The food service sucked.

We were shunted from bar guys in black shirts, to stewards in striped shirts to waiters in floral shirts when I wanted to know more about items on the menu. No one could answer my questions which were very basic.

Salumi Frommage Platter?’ Replied with a Mithunda like ‘pork hain‘ (got pork). Mezze Platter? ‘Seafood hain‘ (has sea food).

There was a consistent pattern that followed each of my questions on the menu. The person would go and get someone else who would go and get someone else who would go and get someone else and who would …. The fifth or sixth person would then give the ‘Me Tarzan. You Jane’ words of wisdom which I just recounted.

See the pictures below and tell me if you can spot the difference between our two starters.

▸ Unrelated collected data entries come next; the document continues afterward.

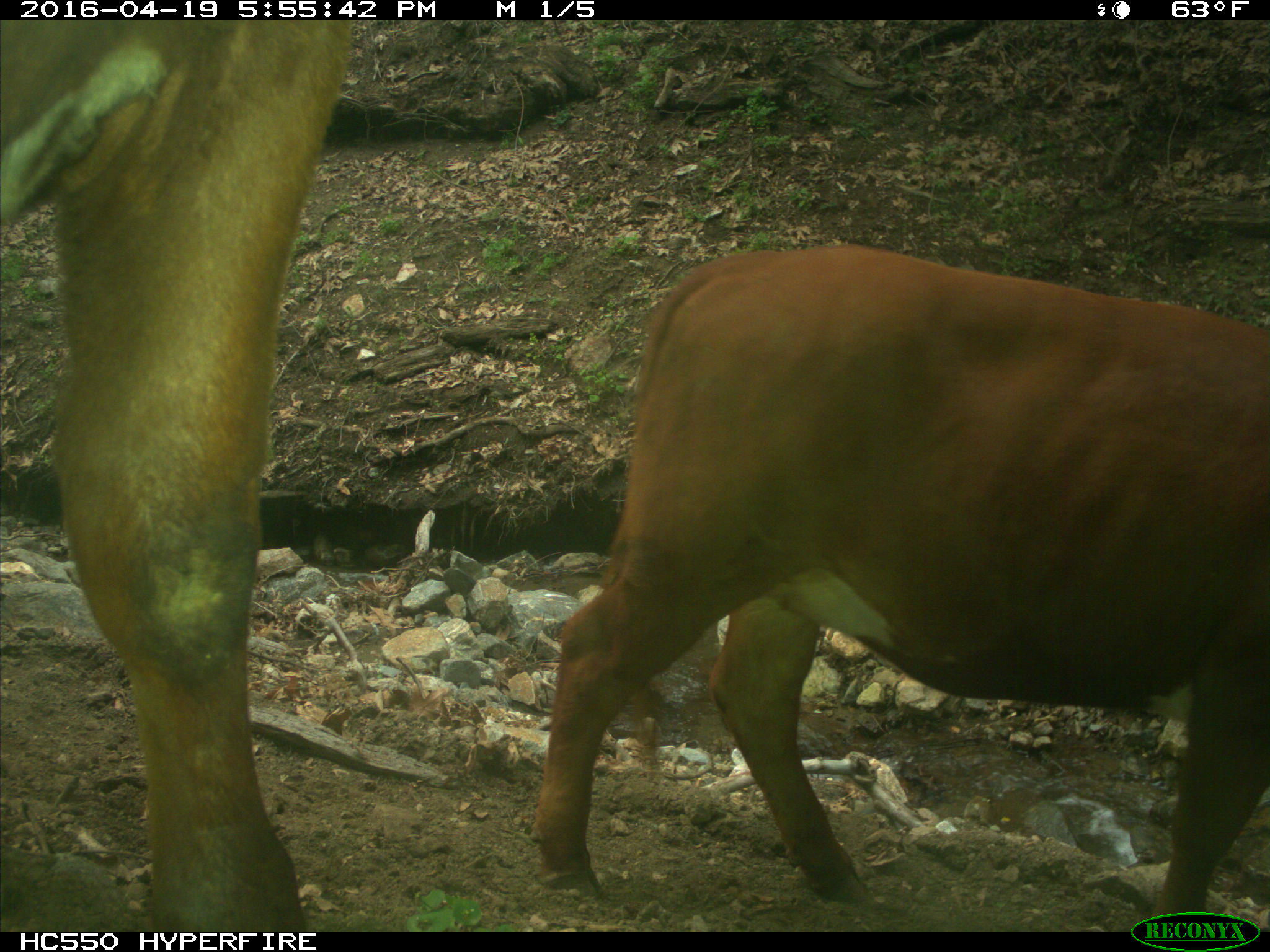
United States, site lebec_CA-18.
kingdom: Animalia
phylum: Chordata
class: Mammalia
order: Artiodactyla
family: Bovidae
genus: Bos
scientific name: Bos taurus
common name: domestic cow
Bos taurus (domestic cow).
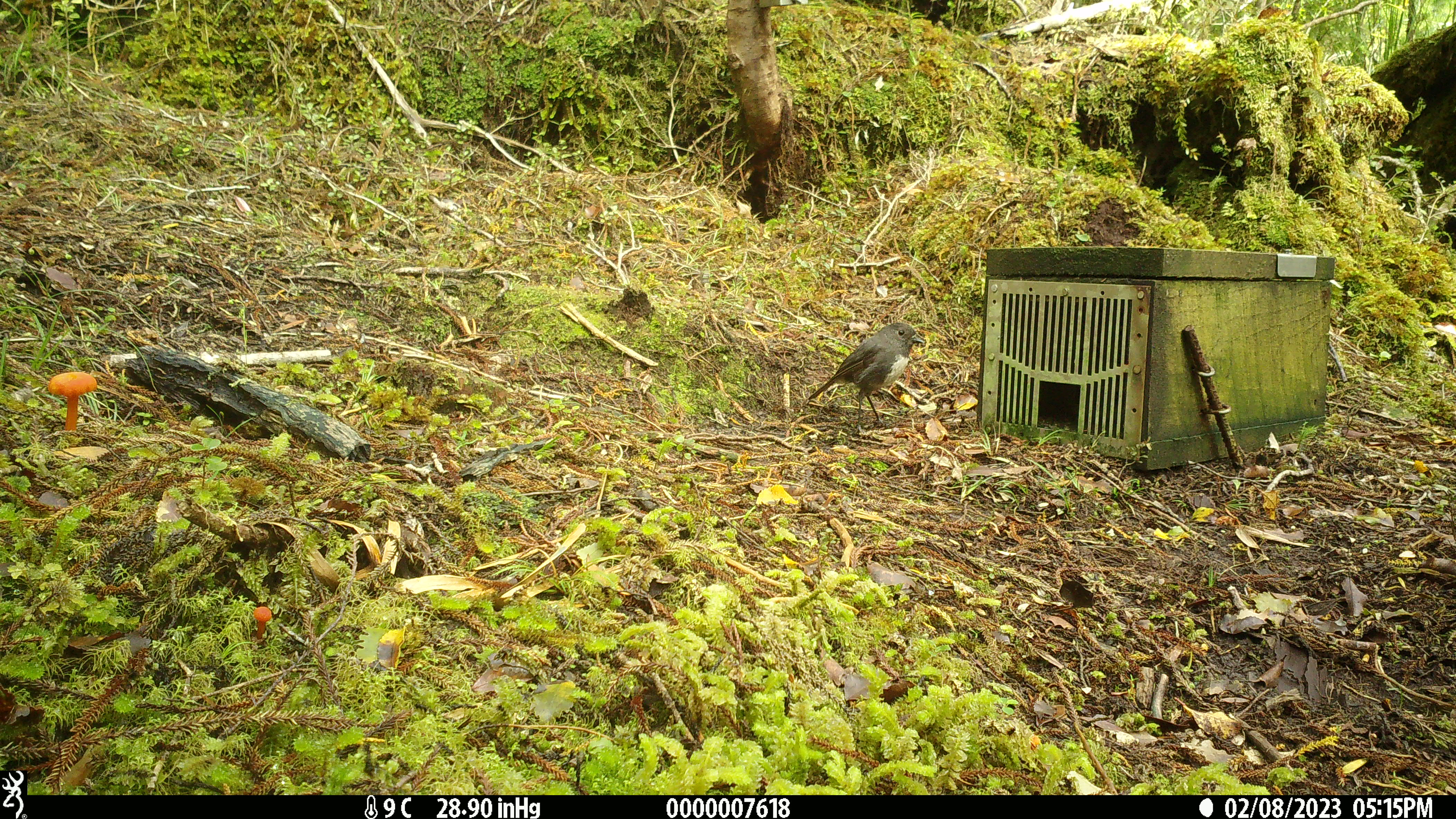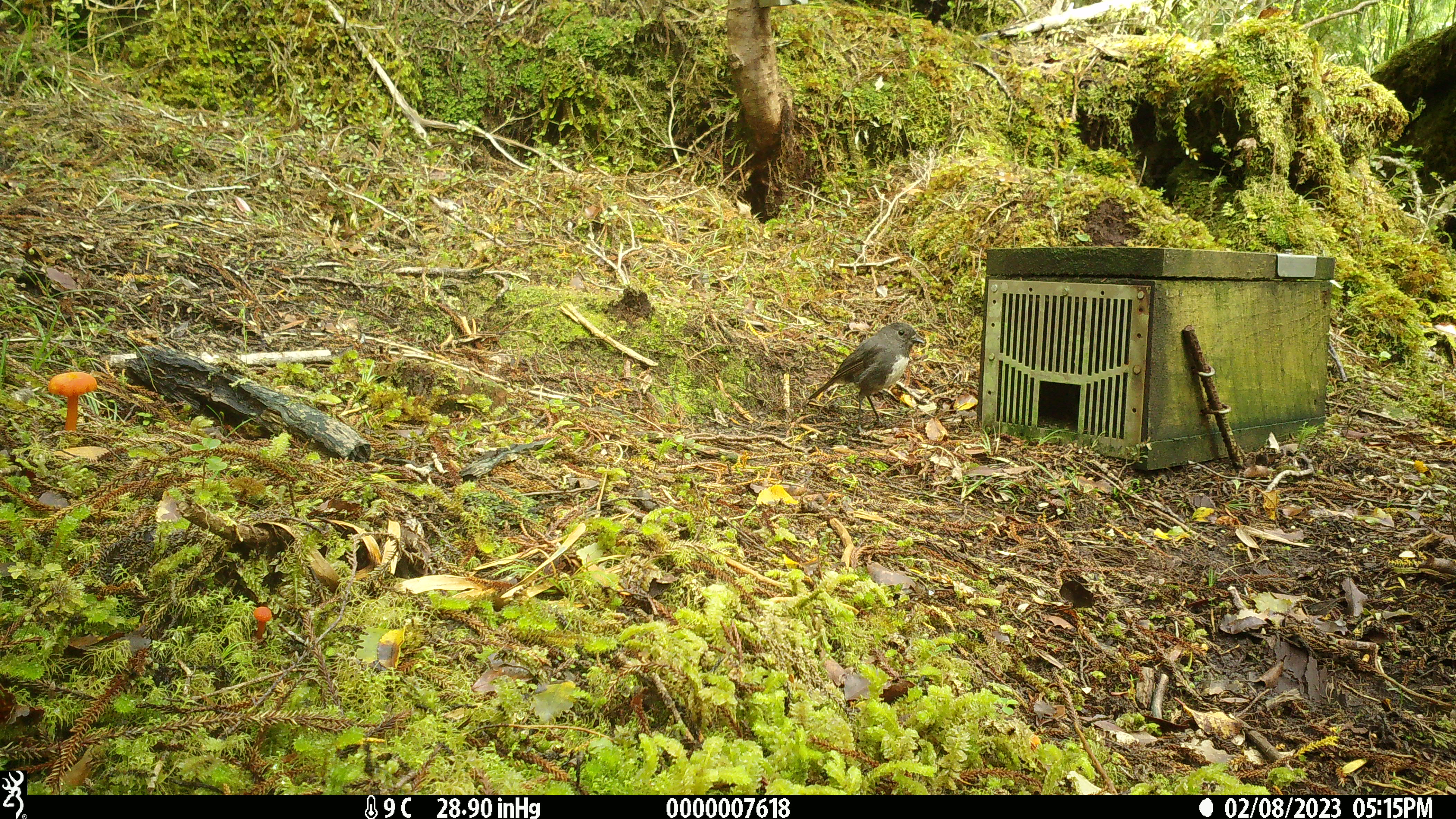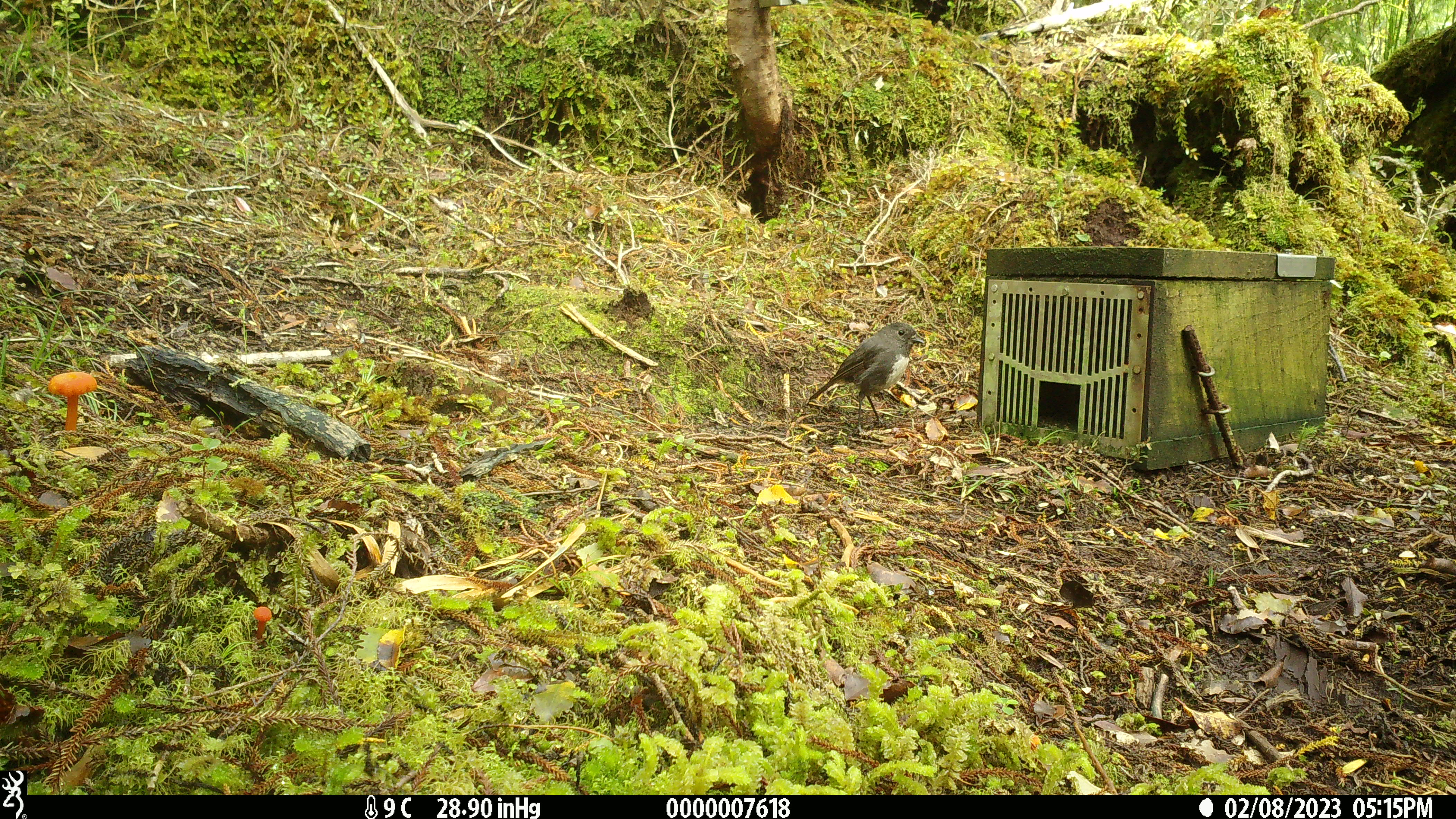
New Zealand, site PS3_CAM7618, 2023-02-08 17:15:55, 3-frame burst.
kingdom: Animalia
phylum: Chordata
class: Aves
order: Passeriformes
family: Petroicidae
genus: Petroica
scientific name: Petroica australis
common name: new zealand robin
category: robin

I admit that the cold cuts were divine. Salami, pepperoni, ham, pastrami … each tasted different and memorable. But two plates of the same? That’s not what I had in mind.
The Salumi Frommage platter had six small cubes of excellent cheese, along with the cold cuts. The Mezze platter had a couple of pickled squids and octopus and a repeat of the cold cuts. Not the usual dips or starters and bread which Mezze platters stand for. With no one to advice us on this harsh reality.
I hold the waiters and their ineptitude responsible for this historic blunder. When I am paying upwards of six hundred Rupees (12 USD) a plate then I want someone who knows his job taking my order. Not a wannabe Mithunda.
We had requested to be moved to the outside section after it became empty. No one bothered. I just checked my bill while writing the post and saw that they had charged a service charge. Please let me know if you have A D Singh’s number. That’s a part of my bill which I want to be reimbursed for. Or I can contribute it to a fund where he can send his staff to the local Shiv Sagar Udipi for lessons on ‘service’.
Alls well that ends well
We had a chocolate fondant (Rs 320 / 7 USD) for dessert. Nectar like chocolate sauce oozed out of it when we dug our spoon in. A treat befitting the happy occasion. Princess Leia would have approved. Though I think she is too trim and sleek to be acquainted with chocolate.
The fondant came with what claimed to be a scoop of vanilla ice cream but was actually a tasteless white sorbet.

Bitter sweet memories
In the final analysis Olive is a good place to go to if you want to feel nice and are OK with a bill of Rs 3000 to 5000 (60 to 100 USD).
It is not the place to go if you want a good dining experience AND expect to be pampered OR need to be guided. Given the Neanderthal service quality only a regular at the restaurant, or a food expert, could hope know what to order.
Given the quality of staff they should hire a good writer to make the menu self explanatory. I am sure they could afford it given the horribly overpriced fare.
Olive served out purpose that evening. We felt special. Life seemed beautiful. My compliments to the interior decorator.
I don’t see myself going back in a hurry.
Post Script: Mithunda (Mithun Chakraborty) is a Bengali who made it big in the Bollywood kitsch world of the eighties and nineties. He played to the galleries. A man of the masses. Known for his Robin Hood roles, action sequences and disco steps. The characters he would play would typically be that of the neighbourhood goon with a big heart. He would speak in street lingo and slang with a ruffianish accent. A cult figure but not known for finesse.
Not the sort of guy who should be taking orders in a Fine Dining restaurant.